_GIVEN PASSAGE_:
I’ve been sipping Bone Broth: The Magic Liquid ™ for years, but when I’m pregnant (like now) I hit it particularly hard. I’m a working mom of 3 girls, so I need to keep my health routine simple: I eat nutritious foods, take ethically sourced vitamins, and sip my daily cup of bone broth.
What is Bone Broth?
Bone broth is made from simmering animal bones and connective tissue in water for many hours. The best bones to use are beef, chicken, and turkey because these bones are rich in marrow. Whenever I cook a turkey or buy a rotisserie chicken, I put the bones in a Ziploc bag and throw it in the freezer until I’m ready to cook.
Bone Broth VS Regular Broth
In a wrestling match, Bone Broth would win. Regular broth is made from simmering meat in water. It yields e a clearer broth that tastes like meat but lacks the nutrients that marrow bones provide.
The Benefits of Bone Broth During Pregnancy
Bone broth is particularly helpful for preventing stretch marks during pregnancy because it’s full of collagen. Your belly skin tears and scars as it stretches outward. Collagen helps keep our skin elastic, which is why I’m on my 4th pregnancy and have yet to see a stretch mark. And since we’re on the discussion of skin elasticity, our bellies aren’t the only thing that stretches; I’ve avoided tearing during all my deliveries.

_TO DO_:
Answer these questions from the bone broth passage:
(a) How many children does the writer have?
(b) Which three kinds of bones does it call the best to use?
(c) What is regular broth made from?
The listing that follows has nothing to do with the bone broth passage.

_DATA BELOW_:
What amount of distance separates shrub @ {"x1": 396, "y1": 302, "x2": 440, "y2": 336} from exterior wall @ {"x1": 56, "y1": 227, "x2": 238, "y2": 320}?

_SOLUTION TO THE EXERCISE_:
(a) Three girls.
(b) Beef, chicken, and turkey.
(c) Meat simmered in water.